Sunday Independent (Ireland)

Brigsby Bear

Cert: 12A; Now showing

- AINE O’CONNOR

It is probably safe to say that no matter what sort of a film you imagine Brigsby Bear to be, it isn’t that. This first movie creation for director Dave McCary and writers Kevin Costello and Kyle Mooney, who also stars in the film, is difficult to classify but it feels like a kind of mumblecore hybrid between Napoleon Dynamite, Patty Hearst and Frank. It’s funny, sweet and a tiny bit odd.

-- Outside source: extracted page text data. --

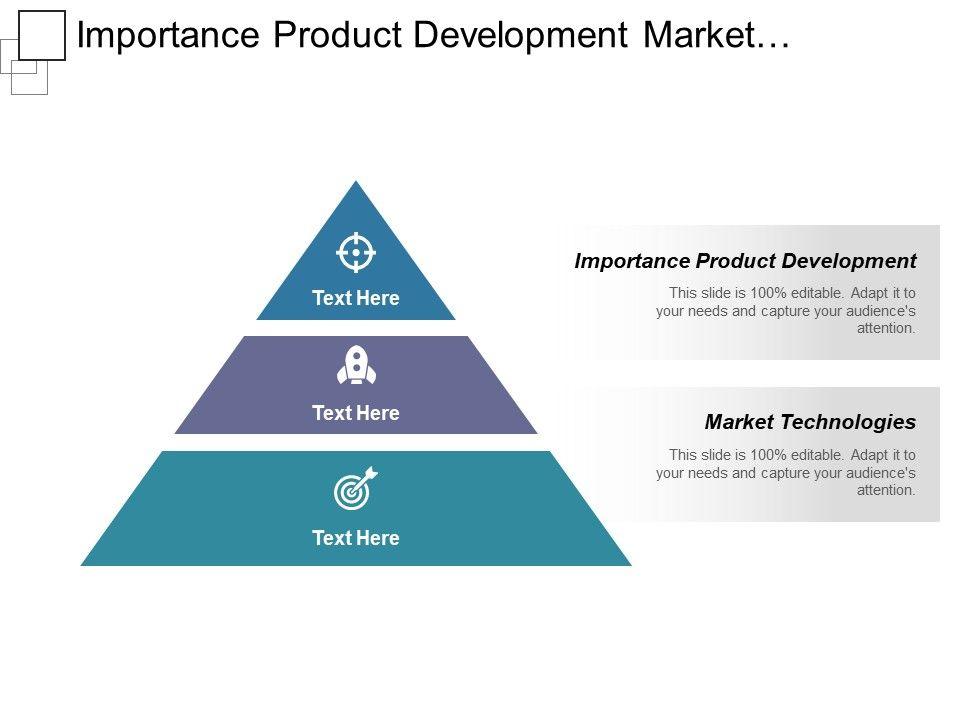 Importance Product Development Market…

Text Here

Text Here

Text Here

Importance Product Development

This slide is 100% editable. Adapt it to your needs and capture your audience's attention.

Market Technologies

This slide is 100% editable. Adapt it to your needs and capture your audience's attention.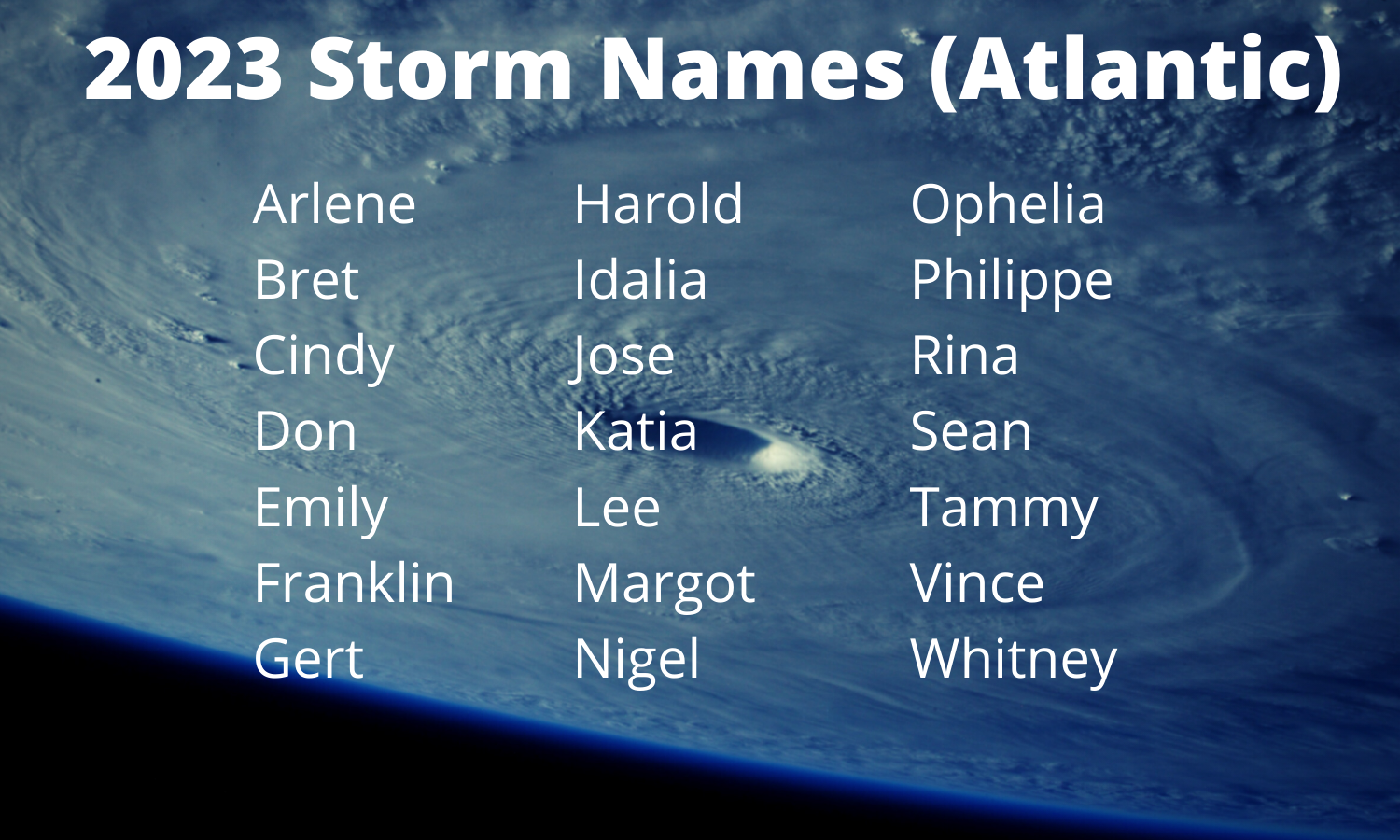 2023 Storm Names (Atlantic)

Arlene
Bret
Cindy
Don
Emily
Franklin
Gert

Harold
Idalia
Jose
Katia
Lee
Margot
Nigel

Ophelia
Philippe
Rina
Sean
Tammy
Vince
Whitney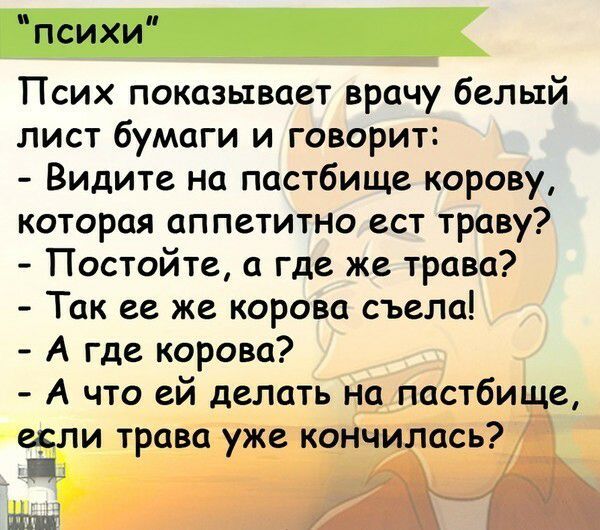 "психи"

Псих показывает врачу белый лист бумаги и говорит:
- Видите на пастбище корову, которая аппетитно ест траву?
- Постойте, а где же трава?
- Так ее же корова съела!
- А где корова?
- А что ей делать на пастбище, если трава уже кончилась?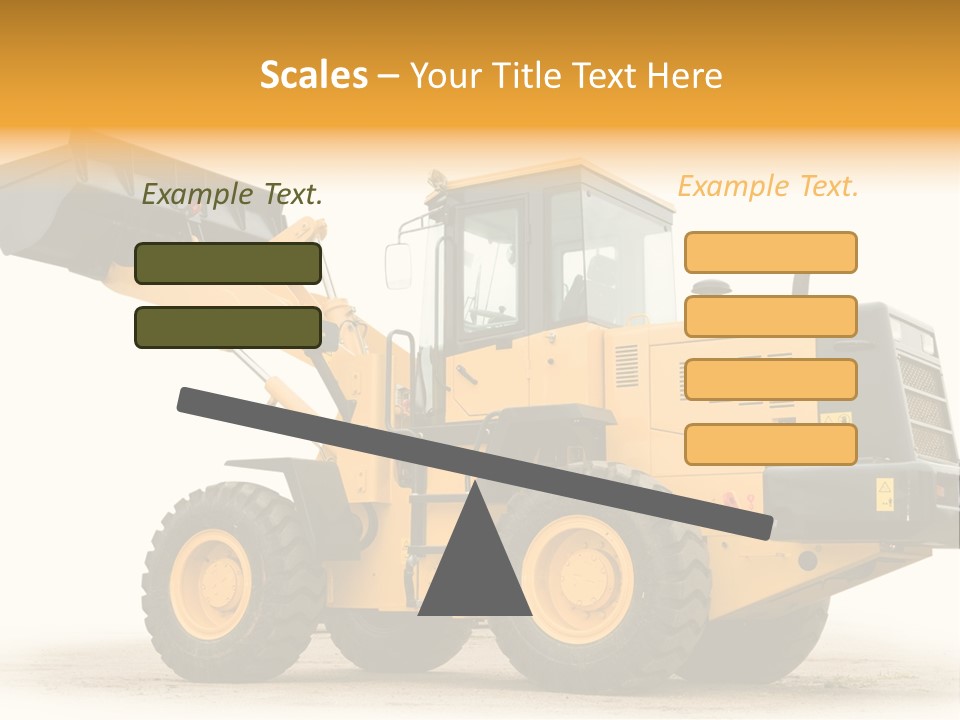 Scales – Your Title Text Here

Example Text.

Example Text.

James (Mooney) lives in post-apocalypti­c isolation with his parents Ted (Mark Hamill) and April Hope (Jane Adams). He is 25, an only child who has, because of the danger he has been told lurks in the air, never left his undergroun­d home in the Utah desert. James’s main outside interest are the episodes of sci-fi bear Brigsby which are delivered to him every week.

A police swoop reveals that there was no apocalypse, it was invented to hide from James that he had been stolen as a baby. Charming detective Vogel (Greg Kinnear) delivers him back to his real family, the Popes (Michaela Watkins and Matt Walsh) and his less than delighted sister Aubrey (Ryan Simpkins). James is bewildered rather than traumatise­d by a world in which he has much to catch up on. If there is some parable about millenials being ill-equipped for the real world, the lesson is interestin­g. However there is a moral peculiarit­y around sweet old Mark Hamill being the lovable child abductor but the film doesn’t pretend to be a serious study, it sprinkles ideas among laughs and works surprising­ly well.